In the twenty years since watching Mrs. Carnes’ bowed back leave the front porch, Glen and I had striven to do just that. We made the house our own, but we still respected the love and care the previous owners had given it. We raised our two children and watched them leave to start their own lives. When Glen and I divorced after my accident, the house became my best friend.


I felt pretty sure that Mrs. Carnes would be a perfect ghost—elderly, grandmotherly type, eager to help out around the house. And so I constructed my story from there.


“I know, Jen, I just never felt the need to share the news.” Right on schedule, David’s wife called as soon as she returned from her mother’s to ask about David’s news. “No, it’s not scary at all. I think it’s Mrs. Carnes, the lady we bought the house from . . . Yeah, she loved this place. She cried when she put the keys in my hand . . . Well, the things that happen around here are things that help me out a little. You know, if I drop a sock on the floor, she picks it up and puts it into the laundry basket. Or, like when David was here, she keeps disasters from happening, such as wine on the carpet . . . No, I don’t want a lot of attention. I just want to live here with my little ghost and be quiet. Okay. . . Okay. . . Yeah, later.”


Jen assured me that I could stay with them if things here got too spooky and I needed to run. I turned back to the kitchen where I sat with my computer in front of me. The tide had only just begun. David could spread news quicker than the Associated Press, or any other professional, and I knew Jen’s call was only the first of many.
“Come on, Alfred, I mean Mrs. Carnes,” I said to the air and blinked my breakfast dishes to the sink. I supposed I might even have a few visitors show up trying to feel Mrs. Carnes’ presence. I giggled a little more. I could really have some fun with this.


I gathered a larger ball of energy and sent it to the back of the house to bring the laundry basket to the garage. Time to exercise it like a saggy muscle so I would be ready for the army of phenomenon seekers that coming to find my ghost.


Donna, my daughter, called that afternoon.
“Mom, I just talked to Uncle David.”
“Oh? And what did he say?”
“He asked if I knew you have a ghost in your house.”
“It’s only a teensy one. I think it’s Mrs. Carnes. Remember her?”
“No, but I do remember some things happening when we were growing up.”
“Now, Donna, I don’t think it’s been that long since she died.”
“Mom, there are things I never told you. Brad saw stuff too.”
“Like what?” A snicker threatened to come back up my throat.

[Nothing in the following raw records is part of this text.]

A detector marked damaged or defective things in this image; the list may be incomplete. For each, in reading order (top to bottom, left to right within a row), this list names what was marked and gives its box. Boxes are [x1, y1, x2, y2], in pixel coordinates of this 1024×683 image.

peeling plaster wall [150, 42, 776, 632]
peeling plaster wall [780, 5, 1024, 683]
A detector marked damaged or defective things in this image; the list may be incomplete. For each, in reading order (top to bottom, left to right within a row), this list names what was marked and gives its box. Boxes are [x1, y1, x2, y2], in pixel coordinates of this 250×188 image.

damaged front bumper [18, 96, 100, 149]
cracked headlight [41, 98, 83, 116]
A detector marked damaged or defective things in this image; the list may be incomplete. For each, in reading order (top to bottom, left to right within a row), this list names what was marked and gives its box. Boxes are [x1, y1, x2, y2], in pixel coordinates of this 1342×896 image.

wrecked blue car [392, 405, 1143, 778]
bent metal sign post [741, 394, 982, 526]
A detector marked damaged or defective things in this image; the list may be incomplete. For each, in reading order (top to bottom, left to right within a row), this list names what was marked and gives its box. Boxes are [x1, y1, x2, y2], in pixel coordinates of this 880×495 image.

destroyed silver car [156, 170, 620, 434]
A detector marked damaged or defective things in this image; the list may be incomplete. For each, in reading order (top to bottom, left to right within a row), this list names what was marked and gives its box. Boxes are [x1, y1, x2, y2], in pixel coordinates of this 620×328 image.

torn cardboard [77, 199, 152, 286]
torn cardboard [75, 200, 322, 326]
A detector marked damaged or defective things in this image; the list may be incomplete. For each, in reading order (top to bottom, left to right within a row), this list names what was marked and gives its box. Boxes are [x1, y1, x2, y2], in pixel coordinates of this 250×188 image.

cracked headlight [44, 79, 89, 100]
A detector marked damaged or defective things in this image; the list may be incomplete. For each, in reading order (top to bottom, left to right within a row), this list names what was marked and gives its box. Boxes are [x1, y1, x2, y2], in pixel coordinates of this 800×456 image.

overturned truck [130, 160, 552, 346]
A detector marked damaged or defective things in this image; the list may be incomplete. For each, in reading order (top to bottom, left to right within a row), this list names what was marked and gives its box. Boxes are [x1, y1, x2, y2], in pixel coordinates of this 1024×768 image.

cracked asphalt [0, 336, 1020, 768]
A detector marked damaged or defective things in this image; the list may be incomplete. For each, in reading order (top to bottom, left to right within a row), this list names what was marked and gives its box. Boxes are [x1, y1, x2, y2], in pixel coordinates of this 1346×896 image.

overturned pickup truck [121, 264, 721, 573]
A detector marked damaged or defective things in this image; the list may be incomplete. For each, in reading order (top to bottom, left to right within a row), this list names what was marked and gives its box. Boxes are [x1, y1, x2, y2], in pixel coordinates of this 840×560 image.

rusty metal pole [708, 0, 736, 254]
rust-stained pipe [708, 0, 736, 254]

“Well, one day I was in bed, I think I had been sick. I wasn’t sleepy, but you made me stay in there. I remember you walked down the hall and stuck your head in my door, told me to lie down and take a nap. Then you opened your bedroom door, went in and shut it. I sat there for a minute and then lay back, but my eyes were still open. About two minutes later, you walked down the hall from the living room again, stuck your head in my room and told me to lie down and take a nap. You opened your door, walked in and shut it.”


“I don’t remember any of that. Besides, you were probably asleep.”
“I wasn’t asleep. It was really weird, sort of like a reel of film rewinding and starting over.”


I wasn’t sure what to say to her. She was three years old when we moved in and now she’s twenty-three. So that was a very long time ago.


“And Brad told me a story about something he saw one night. He said he was awake because he heard a noise. He went into the living room and saw a pair of your shoes walking around in the kitchen.”
“He had to be dreaming that.”
“He said he wasn’t. He showed me exactly where they walked and he pointed out a scuff mark he saw after the shoes stopped.”